◆ **Texto da página**
+++++

E pronto, está decidido. Este ano vou passar o Natal a Portugal, muito contra o meu gosto, uma vez que vou ficar apenas 8/9 dias. Compromissos inadiáveis na base da quase centena de milhar de patacas que viagens, prendas, deslocações e outras porcarias vão implicar. Gosto muito de ir a Portugal sim senhor, apesar de não o fazer todos os anos, ou nem sempre com a regularidade que me apetecia. Adoro passear pela minha adorada lezíria, sentir aquela frescura, pisar aquelas gigantescas bostas, matar as saudades.

+++++

◆ **Listagem**

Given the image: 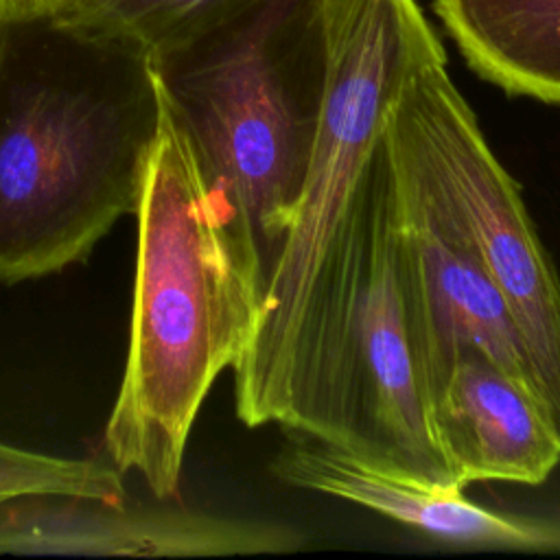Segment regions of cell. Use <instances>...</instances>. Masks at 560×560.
Here are the masks:
<instances>
[{
	"mask_svg": "<svg viewBox=\"0 0 560 560\" xmlns=\"http://www.w3.org/2000/svg\"><path fill=\"white\" fill-rule=\"evenodd\" d=\"M254 0H37L22 15H46L85 35L133 46L158 61Z\"/></svg>",
	"mask_w": 560,
	"mask_h": 560,
	"instance_id": "cell-12",
	"label": "cell"
},
{
	"mask_svg": "<svg viewBox=\"0 0 560 560\" xmlns=\"http://www.w3.org/2000/svg\"><path fill=\"white\" fill-rule=\"evenodd\" d=\"M153 66L217 217L265 293L319 129L324 0H254Z\"/></svg>",
	"mask_w": 560,
	"mask_h": 560,
	"instance_id": "cell-4",
	"label": "cell"
},
{
	"mask_svg": "<svg viewBox=\"0 0 560 560\" xmlns=\"http://www.w3.org/2000/svg\"><path fill=\"white\" fill-rule=\"evenodd\" d=\"M133 214L129 354L105 446L118 470H138L158 499H171L199 407L247 348L262 291L228 238L164 98Z\"/></svg>",
	"mask_w": 560,
	"mask_h": 560,
	"instance_id": "cell-3",
	"label": "cell"
},
{
	"mask_svg": "<svg viewBox=\"0 0 560 560\" xmlns=\"http://www.w3.org/2000/svg\"><path fill=\"white\" fill-rule=\"evenodd\" d=\"M431 429L459 488L540 483L560 464V431L538 392L479 352L457 359L442 381Z\"/></svg>",
	"mask_w": 560,
	"mask_h": 560,
	"instance_id": "cell-10",
	"label": "cell"
},
{
	"mask_svg": "<svg viewBox=\"0 0 560 560\" xmlns=\"http://www.w3.org/2000/svg\"><path fill=\"white\" fill-rule=\"evenodd\" d=\"M77 494L125 501L122 479L114 468L92 459L35 453L0 442V501L20 494Z\"/></svg>",
	"mask_w": 560,
	"mask_h": 560,
	"instance_id": "cell-13",
	"label": "cell"
},
{
	"mask_svg": "<svg viewBox=\"0 0 560 560\" xmlns=\"http://www.w3.org/2000/svg\"><path fill=\"white\" fill-rule=\"evenodd\" d=\"M302 545L304 536L287 525L184 508H127L52 492L0 501V553L201 558L284 553Z\"/></svg>",
	"mask_w": 560,
	"mask_h": 560,
	"instance_id": "cell-8",
	"label": "cell"
},
{
	"mask_svg": "<svg viewBox=\"0 0 560 560\" xmlns=\"http://www.w3.org/2000/svg\"><path fill=\"white\" fill-rule=\"evenodd\" d=\"M337 448L394 475L457 486L431 429V400L407 260L396 228L385 133L350 324L343 435Z\"/></svg>",
	"mask_w": 560,
	"mask_h": 560,
	"instance_id": "cell-6",
	"label": "cell"
},
{
	"mask_svg": "<svg viewBox=\"0 0 560 560\" xmlns=\"http://www.w3.org/2000/svg\"><path fill=\"white\" fill-rule=\"evenodd\" d=\"M389 120L420 151L499 289L518 330L538 394L560 431V276L514 177L490 149L446 70V55L405 81Z\"/></svg>",
	"mask_w": 560,
	"mask_h": 560,
	"instance_id": "cell-5",
	"label": "cell"
},
{
	"mask_svg": "<svg viewBox=\"0 0 560 560\" xmlns=\"http://www.w3.org/2000/svg\"><path fill=\"white\" fill-rule=\"evenodd\" d=\"M160 122L147 52L0 15V280L79 262L133 214Z\"/></svg>",
	"mask_w": 560,
	"mask_h": 560,
	"instance_id": "cell-2",
	"label": "cell"
},
{
	"mask_svg": "<svg viewBox=\"0 0 560 560\" xmlns=\"http://www.w3.org/2000/svg\"><path fill=\"white\" fill-rule=\"evenodd\" d=\"M433 11L481 79L560 105V0H433Z\"/></svg>",
	"mask_w": 560,
	"mask_h": 560,
	"instance_id": "cell-11",
	"label": "cell"
},
{
	"mask_svg": "<svg viewBox=\"0 0 560 560\" xmlns=\"http://www.w3.org/2000/svg\"><path fill=\"white\" fill-rule=\"evenodd\" d=\"M271 462L287 486L372 510L435 542L510 551H560V518L490 510L464 488L394 475L322 440L291 433Z\"/></svg>",
	"mask_w": 560,
	"mask_h": 560,
	"instance_id": "cell-9",
	"label": "cell"
},
{
	"mask_svg": "<svg viewBox=\"0 0 560 560\" xmlns=\"http://www.w3.org/2000/svg\"><path fill=\"white\" fill-rule=\"evenodd\" d=\"M37 0H0V15H22Z\"/></svg>",
	"mask_w": 560,
	"mask_h": 560,
	"instance_id": "cell-14",
	"label": "cell"
},
{
	"mask_svg": "<svg viewBox=\"0 0 560 560\" xmlns=\"http://www.w3.org/2000/svg\"><path fill=\"white\" fill-rule=\"evenodd\" d=\"M324 20L328 72L315 147L252 339L232 372L245 427L280 424L339 446L387 116L409 74L444 48L416 0H324Z\"/></svg>",
	"mask_w": 560,
	"mask_h": 560,
	"instance_id": "cell-1",
	"label": "cell"
},
{
	"mask_svg": "<svg viewBox=\"0 0 560 560\" xmlns=\"http://www.w3.org/2000/svg\"><path fill=\"white\" fill-rule=\"evenodd\" d=\"M385 147L429 400L455 361L470 352L492 359L538 392L532 363L499 289L420 151L389 116Z\"/></svg>",
	"mask_w": 560,
	"mask_h": 560,
	"instance_id": "cell-7",
	"label": "cell"
}]
</instances>
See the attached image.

+++++

◆ **Enunciado**
Extraia do texto sobre o Natal em Portugal, sem qualquer alteração, o trecho que começa em "E pronto, está" e prossegue até "matar as saudades.". Os itens constituem material à parte.

◆ **Resposta completa**
E pronto, está decidido. Este ano vou passar o Natal a Portugal, muito contra o meu gosto, uma vez que vou ficar apenas 8/9 dias. Compromissos inadiáveis na base da quase centena de milhar de patacas que viagens, prendas, deslocações e outras porcarias vão implicar. Gosto muito de ir a Portugal sim senhor, apesar de não o fazer todos os anos, ou nem sempre com a regularidade que me apetecia. Adoro passear pela minha adorada lezíria, sentir aquela frescura, pisar aquelas gigantescas bostas, matar as saudades.